Hello! I am a third-year PhD student, previously at Oxford and now at Stanford. I am broadly interested in research addressing gaps in models that prevent them from being applied to currently out-of-reach real-world tasks. This includes improved long-context understanding and data efficiency, methods that allow models to continually learn from new experiences, and architectures whose capability scales better with test-time compute. Currently, I am researching how we can train natively parallel reasoning models with RL.
Recently, I've also worked on methods for improving LLMs by scaling test-time compute
(Large Language Monkeys,
CodeMonkeys), as well as
corresponding systems research to make these models more efficient
(Hydragen).
Before this, my research focused on multimodal deep learning, including building one of the first
generative models of open-world 3D scenes
(NF-LDM). I have also worked on more theoretical
projects exploring how the geometric structure of image data influences model performance
(Union of Manifolds,
Geometry of Activations).
I have been fortunate to work with many amazing collaborators. At Stanford, I am working in the
Scaling Intelligence Lab
with
Professor Azalia Mirhoseini. At the University of Oxford, I was supervised by
Professor Ronald Clark in the
PiXL group. Before this, I obtained my
undergraduate degree at the University of Waterloo, where I studied Software Engineering with a joint major in Combinatorics and Optimization. Through Waterloo's co-op program, I completed six internships primarily focused on AI research across a variety of domains.
This includes 3D generative model research at Nvidia's Toronto AI Lab
advised by Professor Sanja Fidler, theoretical and recommender system research at
Layer 6 AI, and computer vision research at Akasha Imaging (acquired by Intrinsic).
Demonstrating that increasing the amount of inference compute through repeated sampling leads to large improvements in coverage - the fraction of problems solved by any attempt - across a variety tasks, models, and sample budgets. This makes it possible, and sometimes cost-effective, to amplify weaker models with many samples and outperform single attempts from more capable models.
Introducing an exact, simple (no custom CUDA) implementation of attention that can accelerate LLM throughput by over 30x for problems containing shared prefixes and large batch sizes.
Extending the manifold hypothesis to support natural image data lying on a union of manifolds with varying intrinsic dimension.
Show increased performance in generative modelling and image classification tasks by designing models with an inductive bias for this structure.

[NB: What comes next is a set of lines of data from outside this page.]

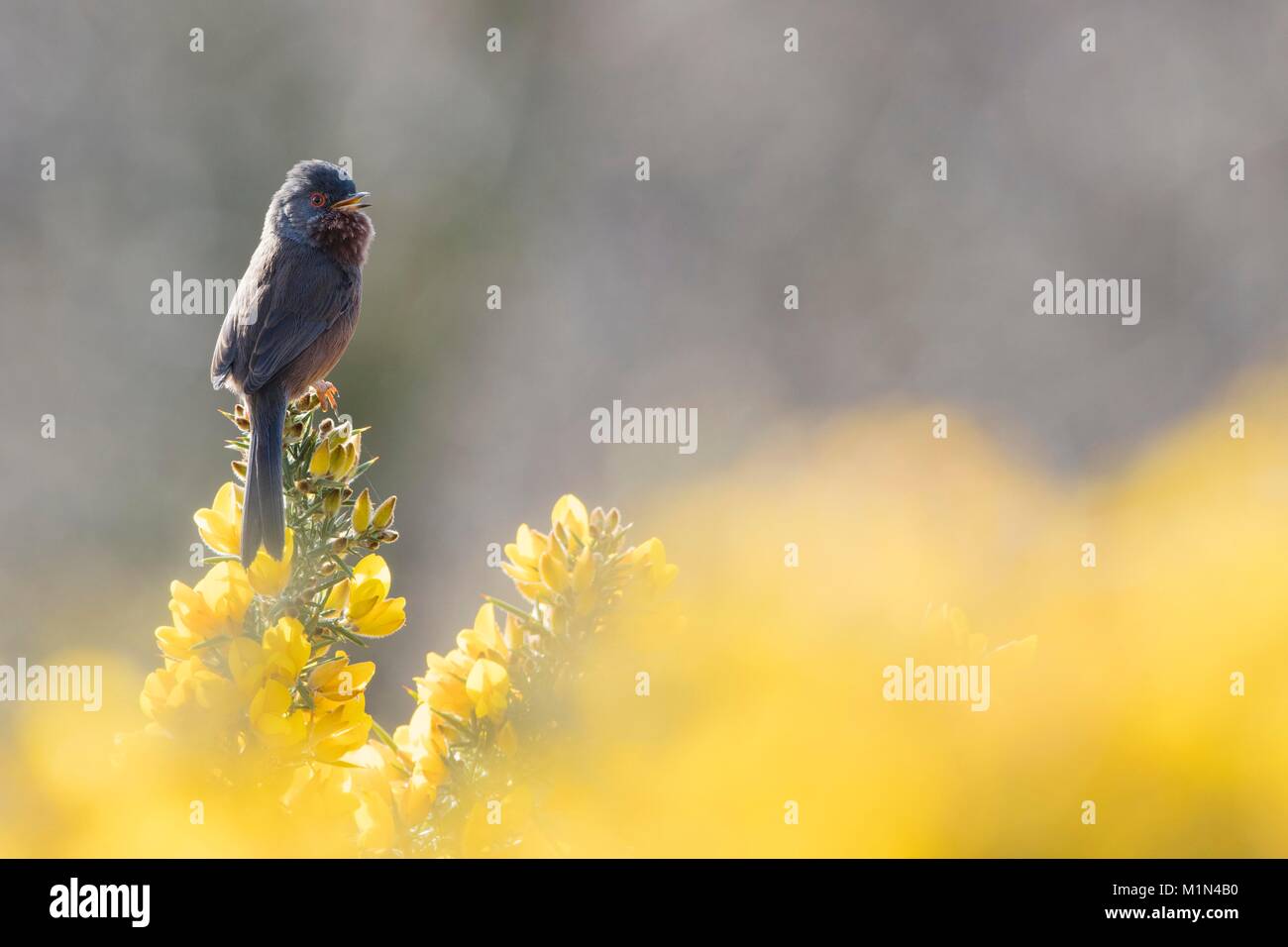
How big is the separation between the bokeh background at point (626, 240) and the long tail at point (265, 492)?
3.33 meters

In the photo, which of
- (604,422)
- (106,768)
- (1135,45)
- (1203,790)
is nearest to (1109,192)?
(1135,45)

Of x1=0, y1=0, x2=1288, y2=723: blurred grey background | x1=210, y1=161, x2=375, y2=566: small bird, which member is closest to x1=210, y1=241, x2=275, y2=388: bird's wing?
x1=210, y1=161, x2=375, y2=566: small bird

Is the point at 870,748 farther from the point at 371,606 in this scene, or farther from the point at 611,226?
the point at 611,226

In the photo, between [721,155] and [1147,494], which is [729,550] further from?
[721,155]

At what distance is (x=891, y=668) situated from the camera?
0.90 meters

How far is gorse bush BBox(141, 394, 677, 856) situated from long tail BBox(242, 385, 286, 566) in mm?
14

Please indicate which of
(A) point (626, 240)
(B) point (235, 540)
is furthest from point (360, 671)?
(A) point (626, 240)

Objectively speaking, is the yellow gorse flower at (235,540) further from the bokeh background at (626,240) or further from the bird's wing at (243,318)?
the bokeh background at (626,240)

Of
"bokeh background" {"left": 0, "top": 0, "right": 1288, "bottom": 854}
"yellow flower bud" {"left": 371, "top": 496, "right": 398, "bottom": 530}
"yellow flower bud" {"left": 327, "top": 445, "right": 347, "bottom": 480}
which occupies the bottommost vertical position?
"yellow flower bud" {"left": 371, "top": 496, "right": 398, "bottom": 530}

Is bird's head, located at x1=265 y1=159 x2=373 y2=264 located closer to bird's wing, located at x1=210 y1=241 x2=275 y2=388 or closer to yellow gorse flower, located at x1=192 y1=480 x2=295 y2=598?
bird's wing, located at x1=210 y1=241 x2=275 y2=388

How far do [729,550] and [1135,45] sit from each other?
4868 mm

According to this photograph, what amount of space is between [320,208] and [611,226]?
184 inches

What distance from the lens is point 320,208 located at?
1.69 m

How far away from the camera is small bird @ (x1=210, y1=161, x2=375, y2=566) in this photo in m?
Result: 1.35
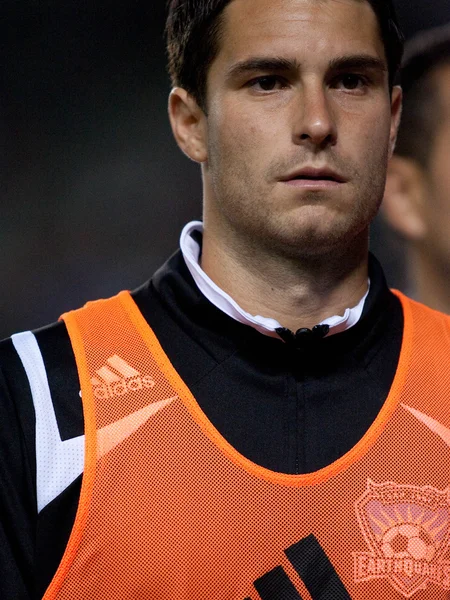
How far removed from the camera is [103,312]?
2059mm

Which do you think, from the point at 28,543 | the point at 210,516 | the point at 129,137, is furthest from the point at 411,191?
the point at 28,543

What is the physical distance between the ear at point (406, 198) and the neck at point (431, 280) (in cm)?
7

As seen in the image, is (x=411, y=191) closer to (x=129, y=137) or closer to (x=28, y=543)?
(x=129, y=137)

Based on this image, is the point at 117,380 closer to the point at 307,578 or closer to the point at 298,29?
the point at 307,578

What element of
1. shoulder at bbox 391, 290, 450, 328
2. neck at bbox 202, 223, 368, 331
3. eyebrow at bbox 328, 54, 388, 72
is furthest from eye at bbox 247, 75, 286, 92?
shoulder at bbox 391, 290, 450, 328

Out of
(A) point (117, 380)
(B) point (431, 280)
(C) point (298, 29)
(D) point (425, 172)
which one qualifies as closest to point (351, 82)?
(C) point (298, 29)

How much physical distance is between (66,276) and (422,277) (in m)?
1.12

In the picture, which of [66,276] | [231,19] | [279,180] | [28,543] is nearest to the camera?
[28,543]

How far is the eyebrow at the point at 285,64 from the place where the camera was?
1970 millimetres

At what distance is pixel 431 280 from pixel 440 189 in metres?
0.29

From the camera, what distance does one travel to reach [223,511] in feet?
5.97

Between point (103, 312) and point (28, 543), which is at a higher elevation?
point (103, 312)

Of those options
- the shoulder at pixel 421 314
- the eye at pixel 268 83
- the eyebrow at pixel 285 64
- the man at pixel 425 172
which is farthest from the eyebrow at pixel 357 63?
the man at pixel 425 172

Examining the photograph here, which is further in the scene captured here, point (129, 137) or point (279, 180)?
point (129, 137)
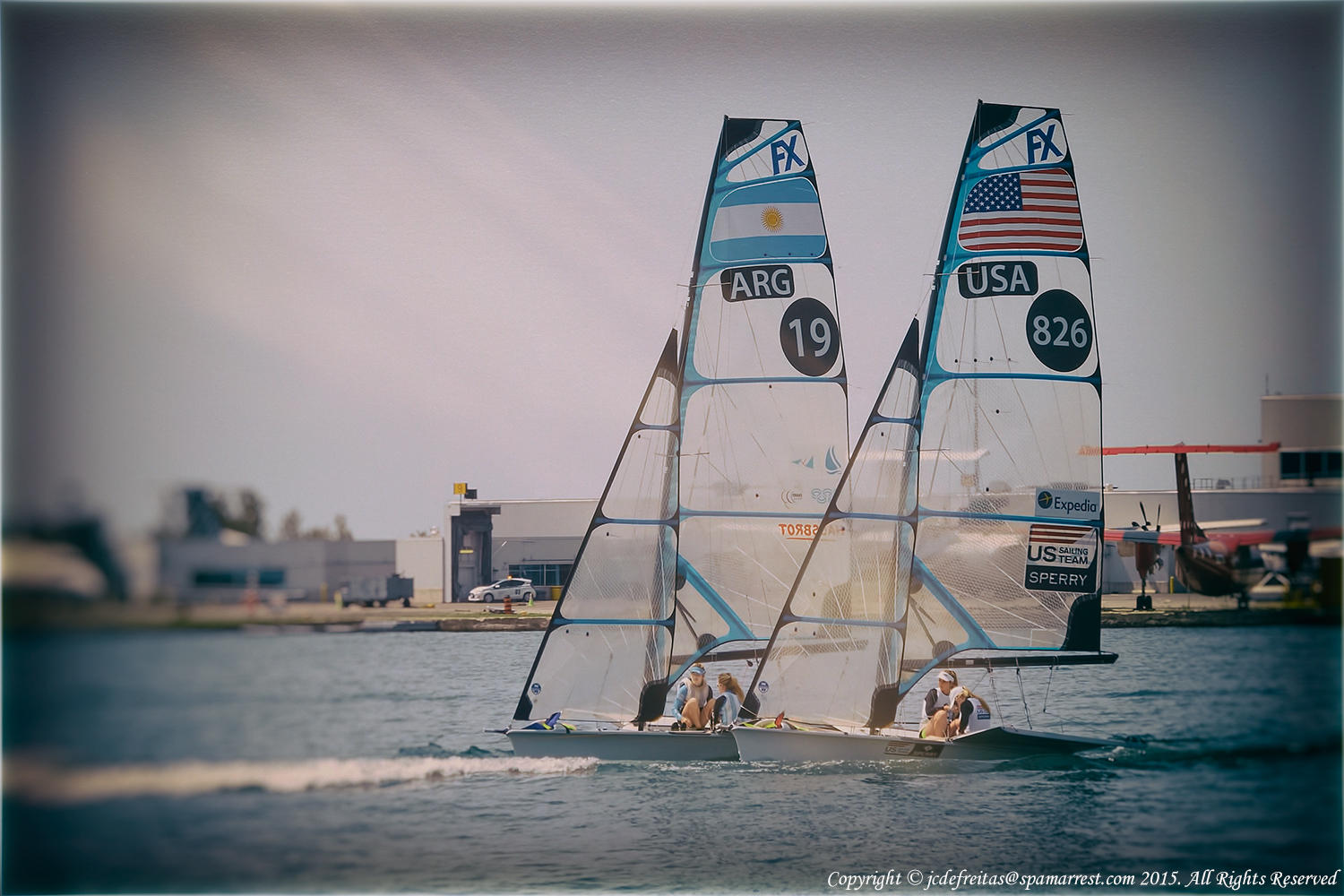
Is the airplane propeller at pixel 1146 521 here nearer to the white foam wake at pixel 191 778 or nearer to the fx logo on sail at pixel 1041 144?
the fx logo on sail at pixel 1041 144

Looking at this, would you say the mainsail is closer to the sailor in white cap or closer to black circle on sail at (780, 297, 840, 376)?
the sailor in white cap

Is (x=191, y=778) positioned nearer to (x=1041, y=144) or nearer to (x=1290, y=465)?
(x=1041, y=144)

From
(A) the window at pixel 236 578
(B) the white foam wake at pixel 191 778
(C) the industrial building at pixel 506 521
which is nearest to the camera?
(B) the white foam wake at pixel 191 778

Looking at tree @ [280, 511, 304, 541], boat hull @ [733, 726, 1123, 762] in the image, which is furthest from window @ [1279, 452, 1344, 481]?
tree @ [280, 511, 304, 541]

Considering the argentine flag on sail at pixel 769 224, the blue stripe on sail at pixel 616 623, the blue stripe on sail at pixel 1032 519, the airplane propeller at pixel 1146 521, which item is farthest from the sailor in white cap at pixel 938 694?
the airplane propeller at pixel 1146 521

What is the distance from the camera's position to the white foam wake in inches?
305

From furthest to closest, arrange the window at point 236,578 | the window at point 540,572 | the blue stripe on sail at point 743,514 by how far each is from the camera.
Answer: the window at point 540,572 < the blue stripe on sail at point 743,514 < the window at point 236,578

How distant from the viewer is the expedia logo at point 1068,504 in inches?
346

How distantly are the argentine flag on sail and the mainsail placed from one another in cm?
102

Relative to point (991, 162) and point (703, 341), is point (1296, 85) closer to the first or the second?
point (991, 162)

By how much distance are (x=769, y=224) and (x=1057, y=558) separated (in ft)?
9.70

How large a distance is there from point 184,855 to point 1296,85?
7.92 metres

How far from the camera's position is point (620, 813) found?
7992 mm

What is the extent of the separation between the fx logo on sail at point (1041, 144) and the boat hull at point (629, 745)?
13.7 feet
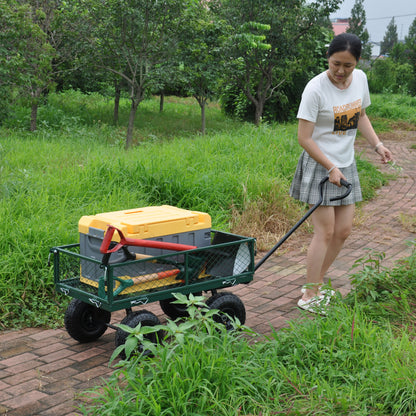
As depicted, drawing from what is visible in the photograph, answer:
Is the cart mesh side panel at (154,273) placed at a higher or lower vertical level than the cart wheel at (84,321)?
higher

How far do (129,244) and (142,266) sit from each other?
0.87 ft

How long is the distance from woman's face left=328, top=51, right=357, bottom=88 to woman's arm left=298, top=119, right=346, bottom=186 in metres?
0.38

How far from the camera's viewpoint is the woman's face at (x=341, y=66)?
4.34 meters

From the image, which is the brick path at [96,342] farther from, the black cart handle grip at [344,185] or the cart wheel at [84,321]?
the black cart handle grip at [344,185]

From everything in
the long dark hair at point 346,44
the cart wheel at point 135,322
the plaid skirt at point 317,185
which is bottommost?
the cart wheel at point 135,322

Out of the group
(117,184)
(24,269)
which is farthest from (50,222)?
(117,184)

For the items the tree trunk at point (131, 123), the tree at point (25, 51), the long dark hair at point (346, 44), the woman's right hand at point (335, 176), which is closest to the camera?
the long dark hair at point (346, 44)

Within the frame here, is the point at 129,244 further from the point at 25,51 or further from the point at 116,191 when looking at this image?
the point at 25,51

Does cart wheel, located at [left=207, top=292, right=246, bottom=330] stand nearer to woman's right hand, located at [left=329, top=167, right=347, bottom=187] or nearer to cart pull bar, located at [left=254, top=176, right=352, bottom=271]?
cart pull bar, located at [left=254, top=176, right=352, bottom=271]

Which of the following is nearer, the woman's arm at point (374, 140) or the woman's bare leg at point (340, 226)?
the woman's arm at point (374, 140)

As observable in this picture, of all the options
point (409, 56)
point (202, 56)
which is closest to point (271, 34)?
point (202, 56)

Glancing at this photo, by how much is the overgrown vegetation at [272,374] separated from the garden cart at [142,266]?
0.49 metres

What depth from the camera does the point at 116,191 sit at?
6.59m

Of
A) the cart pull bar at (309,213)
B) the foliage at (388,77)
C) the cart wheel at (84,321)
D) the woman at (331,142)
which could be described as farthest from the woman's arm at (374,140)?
the foliage at (388,77)
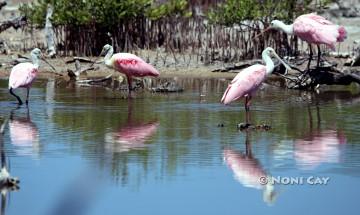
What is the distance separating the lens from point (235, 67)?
1780 cm

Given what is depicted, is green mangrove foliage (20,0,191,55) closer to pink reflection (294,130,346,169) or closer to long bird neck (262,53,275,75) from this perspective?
long bird neck (262,53,275,75)

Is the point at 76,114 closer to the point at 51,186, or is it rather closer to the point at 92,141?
the point at 92,141

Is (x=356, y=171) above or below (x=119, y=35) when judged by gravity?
below

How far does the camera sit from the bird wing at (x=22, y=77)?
12.6 meters

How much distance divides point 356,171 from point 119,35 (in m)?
13.4

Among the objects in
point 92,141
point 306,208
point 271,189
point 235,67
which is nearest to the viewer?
point 306,208

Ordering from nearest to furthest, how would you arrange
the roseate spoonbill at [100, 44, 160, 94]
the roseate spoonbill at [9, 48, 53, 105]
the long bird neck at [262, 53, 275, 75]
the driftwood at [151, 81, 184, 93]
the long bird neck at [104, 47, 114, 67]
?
the long bird neck at [262, 53, 275, 75], the roseate spoonbill at [9, 48, 53, 105], the roseate spoonbill at [100, 44, 160, 94], the driftwood at [151, 81, 184, 93], the long bird neck at [104, 47, 114, 67]

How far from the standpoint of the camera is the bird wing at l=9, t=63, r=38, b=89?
12.6 metres

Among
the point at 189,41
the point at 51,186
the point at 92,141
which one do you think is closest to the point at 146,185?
the point at 51,186

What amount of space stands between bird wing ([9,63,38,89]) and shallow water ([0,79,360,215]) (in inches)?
11.9

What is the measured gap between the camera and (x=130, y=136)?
904 centimetres

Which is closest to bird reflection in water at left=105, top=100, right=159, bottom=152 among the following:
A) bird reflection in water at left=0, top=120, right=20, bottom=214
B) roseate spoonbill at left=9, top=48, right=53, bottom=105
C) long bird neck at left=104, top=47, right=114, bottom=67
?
bird reflection in water at left=0, top=120, right=20, bottom=214

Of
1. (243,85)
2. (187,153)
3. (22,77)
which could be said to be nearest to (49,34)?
(22,77)

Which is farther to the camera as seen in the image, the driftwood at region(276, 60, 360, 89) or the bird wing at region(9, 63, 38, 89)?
the driftwood at region(276, 60, 360, 89)
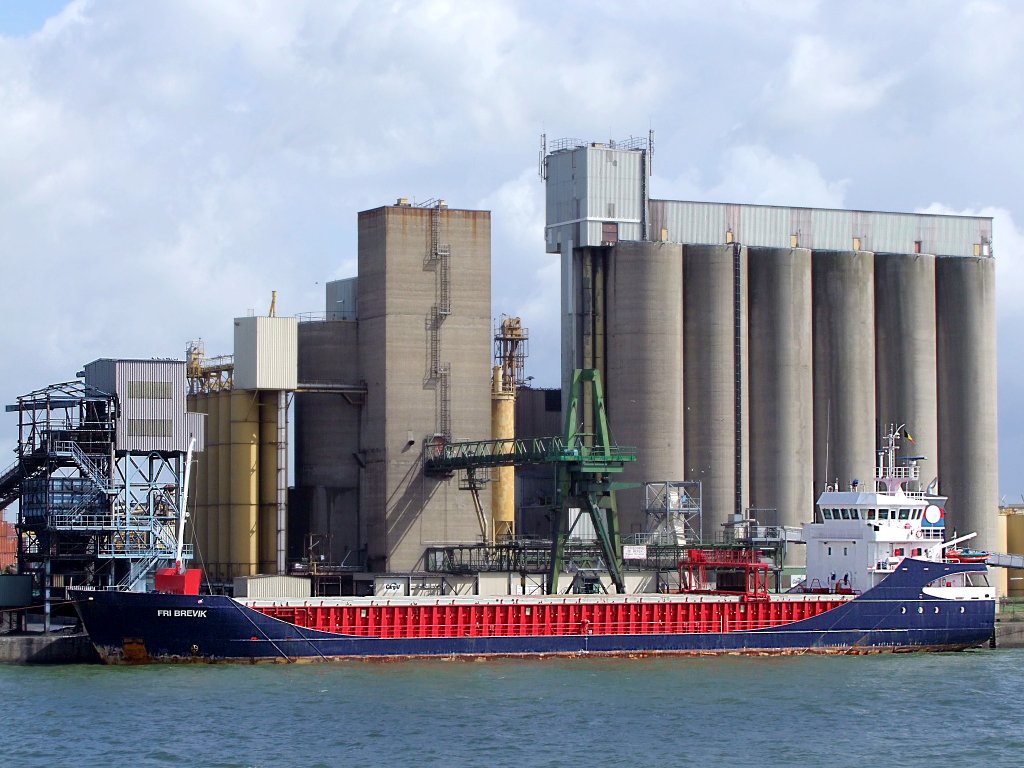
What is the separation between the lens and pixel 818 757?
43625 mm

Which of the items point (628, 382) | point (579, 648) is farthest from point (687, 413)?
point (579, 648)

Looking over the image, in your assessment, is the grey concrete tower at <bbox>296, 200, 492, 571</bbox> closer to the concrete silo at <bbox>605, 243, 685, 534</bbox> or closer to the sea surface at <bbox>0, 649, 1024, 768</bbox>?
the concrete silo at <bbox>605, 243, 685, 534</bbox>

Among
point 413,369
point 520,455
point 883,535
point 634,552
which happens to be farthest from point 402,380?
point 883,535

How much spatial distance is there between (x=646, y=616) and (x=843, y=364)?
32.9 meters

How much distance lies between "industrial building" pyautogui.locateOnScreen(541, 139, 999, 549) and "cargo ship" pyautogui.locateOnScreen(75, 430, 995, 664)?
709 inches

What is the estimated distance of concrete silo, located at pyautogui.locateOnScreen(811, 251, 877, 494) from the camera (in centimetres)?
9262

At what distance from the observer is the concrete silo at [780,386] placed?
9075 centimetres

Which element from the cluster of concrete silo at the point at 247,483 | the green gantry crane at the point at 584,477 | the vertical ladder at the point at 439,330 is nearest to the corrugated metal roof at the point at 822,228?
the vertical ladder at the point at 439,330

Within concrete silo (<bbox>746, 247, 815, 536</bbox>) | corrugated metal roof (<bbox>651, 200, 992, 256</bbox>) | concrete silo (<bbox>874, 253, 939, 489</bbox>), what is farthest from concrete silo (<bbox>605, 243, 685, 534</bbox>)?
concrete silo (<bbox>874, 253, 939, 489</bbox>)

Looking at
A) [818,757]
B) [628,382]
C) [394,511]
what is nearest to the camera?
[818,757]

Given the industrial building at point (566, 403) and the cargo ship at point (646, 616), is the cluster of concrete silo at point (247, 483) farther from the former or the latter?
the cargo ship at point (646, 616)

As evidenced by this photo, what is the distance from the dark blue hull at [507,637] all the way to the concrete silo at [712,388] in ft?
73.3

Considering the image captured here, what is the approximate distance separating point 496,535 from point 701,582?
14.7 metres

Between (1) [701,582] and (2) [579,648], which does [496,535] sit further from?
(2) [579,648]
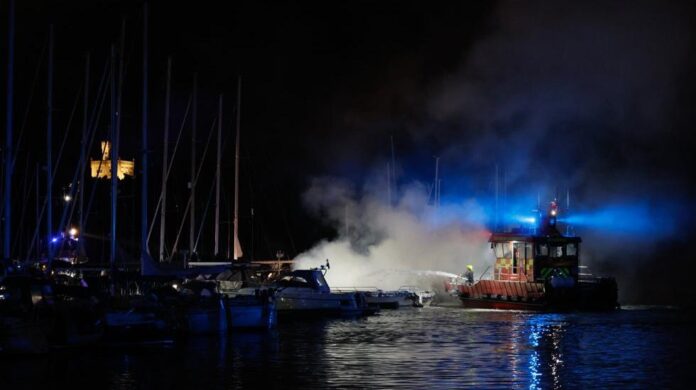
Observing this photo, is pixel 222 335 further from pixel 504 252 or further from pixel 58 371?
pixel 504 252

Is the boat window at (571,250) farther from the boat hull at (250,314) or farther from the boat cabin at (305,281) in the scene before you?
the boat hull at (250,314)

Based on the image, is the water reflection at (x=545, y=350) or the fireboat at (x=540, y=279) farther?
the fireboat at (x=540, y=279)

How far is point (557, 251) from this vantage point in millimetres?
72688

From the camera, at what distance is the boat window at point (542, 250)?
237 ft

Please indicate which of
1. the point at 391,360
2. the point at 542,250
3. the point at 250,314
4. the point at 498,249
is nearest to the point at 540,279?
the point at 542,250

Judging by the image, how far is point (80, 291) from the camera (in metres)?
47.8

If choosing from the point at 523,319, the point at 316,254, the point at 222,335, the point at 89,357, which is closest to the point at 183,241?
the point at 316,254

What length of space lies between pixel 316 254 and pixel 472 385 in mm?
66716

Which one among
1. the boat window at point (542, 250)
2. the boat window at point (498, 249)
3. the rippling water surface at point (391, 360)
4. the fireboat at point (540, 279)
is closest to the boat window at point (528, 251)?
the fireboat at point (540, 279)

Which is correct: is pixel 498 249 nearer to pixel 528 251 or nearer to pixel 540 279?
pixel 528 251

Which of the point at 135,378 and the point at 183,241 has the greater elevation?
the point at 183,241

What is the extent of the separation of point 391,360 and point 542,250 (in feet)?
123

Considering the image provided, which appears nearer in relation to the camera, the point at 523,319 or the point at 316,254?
the point at 523,319

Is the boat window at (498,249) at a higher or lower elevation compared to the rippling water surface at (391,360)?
higher
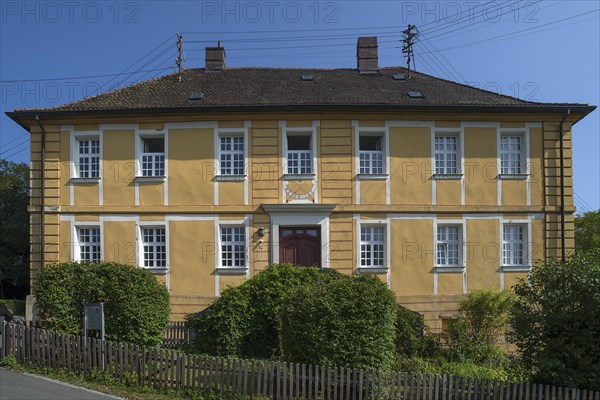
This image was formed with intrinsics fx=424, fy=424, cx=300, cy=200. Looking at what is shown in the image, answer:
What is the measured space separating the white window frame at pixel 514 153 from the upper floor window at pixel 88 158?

Demonstrating that large language models (LLMs) can be misled by providing them
with factually correct, but unrepresentative/biased examples, in the context of
integer-to-integer piecewise functions.
Investigating how the intrinsic dimension of activations in deep neural networks are affected by regularization, correlated with improved validation performance and are coupled with the effects of sudden generalization (grokking).
Proposing a mathematically sound rotation augmentation scheme and loss modification for object detection models that leads to better rotation invariance/equivariance.